A graduate of the Culinary Institute of America in Hyde Park, NY Chef John Percarpio is a campus educator at the Escoffier School of Culinary Arts in Boulder, Colorado. A Certified Executive Chef of the American Culinary Federation, Chef Percarpio’s culinary career has taken him from Colorado to Vermont by way of Munich, Germany and back again. In addition to holding a Level 1 Sommelier degree from the Court of Master Sommeliers, Chef Percarpio had the honor of cooking Julia Child’s 72nd birthday dinner in 1999.
What inspired you to pursue a career in the culinary arts?
I was always inspired by the food my family would cook for holidays and special events but my professional inspiration came during high school. I had a job in a local Italian restaurant. The Chef there commanded the kitchen with skill and professionalism but at the same time was having a lot of fun doing it.
What do you love most about being an educator with Auguste Escoffier?
What I love the most is having a student come back to campus to see us, years after they’ve completed the curriculum and personally thank us for the experience they had. That’s from the heart…
Walk us through a typical day for you at the Boulder Campus:
First is preparation at my home.
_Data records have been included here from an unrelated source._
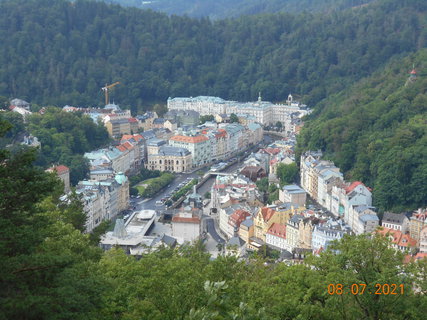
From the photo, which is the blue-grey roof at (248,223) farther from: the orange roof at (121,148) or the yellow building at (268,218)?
the orange roof at (121,148)

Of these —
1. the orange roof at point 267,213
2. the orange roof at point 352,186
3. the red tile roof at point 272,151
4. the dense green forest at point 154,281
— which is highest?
the dense green forest at point 154,281

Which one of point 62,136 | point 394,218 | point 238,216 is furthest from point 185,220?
point 62,136

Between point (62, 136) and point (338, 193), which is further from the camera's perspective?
point (62, 136)

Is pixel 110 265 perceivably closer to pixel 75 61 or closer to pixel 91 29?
pixel 75 61

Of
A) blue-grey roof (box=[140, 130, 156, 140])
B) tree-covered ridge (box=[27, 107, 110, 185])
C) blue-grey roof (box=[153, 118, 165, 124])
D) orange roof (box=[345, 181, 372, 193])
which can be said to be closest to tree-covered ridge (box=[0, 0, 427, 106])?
blue-grey roof (box=[153, 118, 165, 124])

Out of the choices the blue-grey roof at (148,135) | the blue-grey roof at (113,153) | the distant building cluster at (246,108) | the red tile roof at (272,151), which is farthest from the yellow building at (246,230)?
the distant building cluster at (246,108)

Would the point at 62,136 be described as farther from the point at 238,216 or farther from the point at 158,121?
the point at 238,216
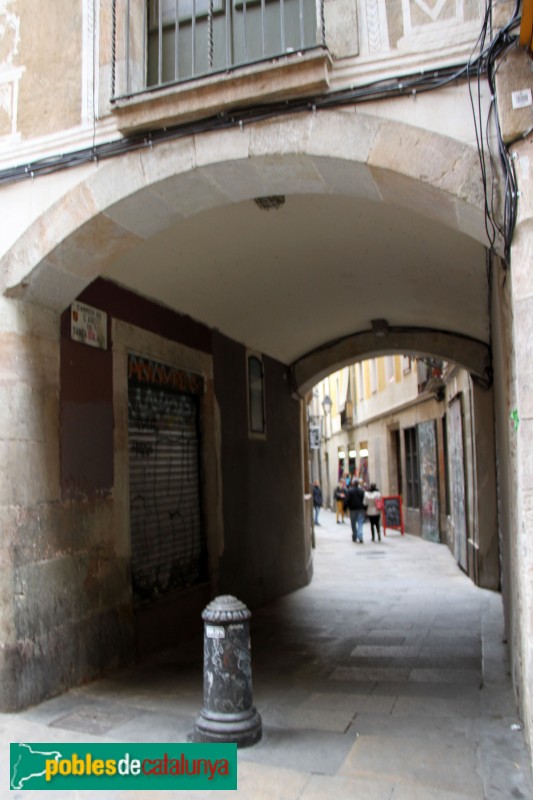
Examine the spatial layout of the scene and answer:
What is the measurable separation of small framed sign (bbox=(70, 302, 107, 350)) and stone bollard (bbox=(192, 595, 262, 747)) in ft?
8.58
I get caught up on all of my grading, emails and company requirements. This way when I arrive on campus I am not tethered to the MacBook. I arrive on campus and get in to the classroom. On some days where the product is delicate I may check in with purchasing before I set up for lecture. When the students arrive I am getting things inline for lecture like presentations and double checking connectivity. Once class begins I am in lecture for about an hour. We do open discussions, presentations, think pair share sessions, plicker product ID and other fun things. Sometimes I show a quick video if I really think it’s worth it. Then we go into production. In the kitchen is where we let the rubber hit the road. Everything we have researched, discussed and questioned is now coming to fruition. I may have one team one fight or break the class into two smaller teams if the day permits.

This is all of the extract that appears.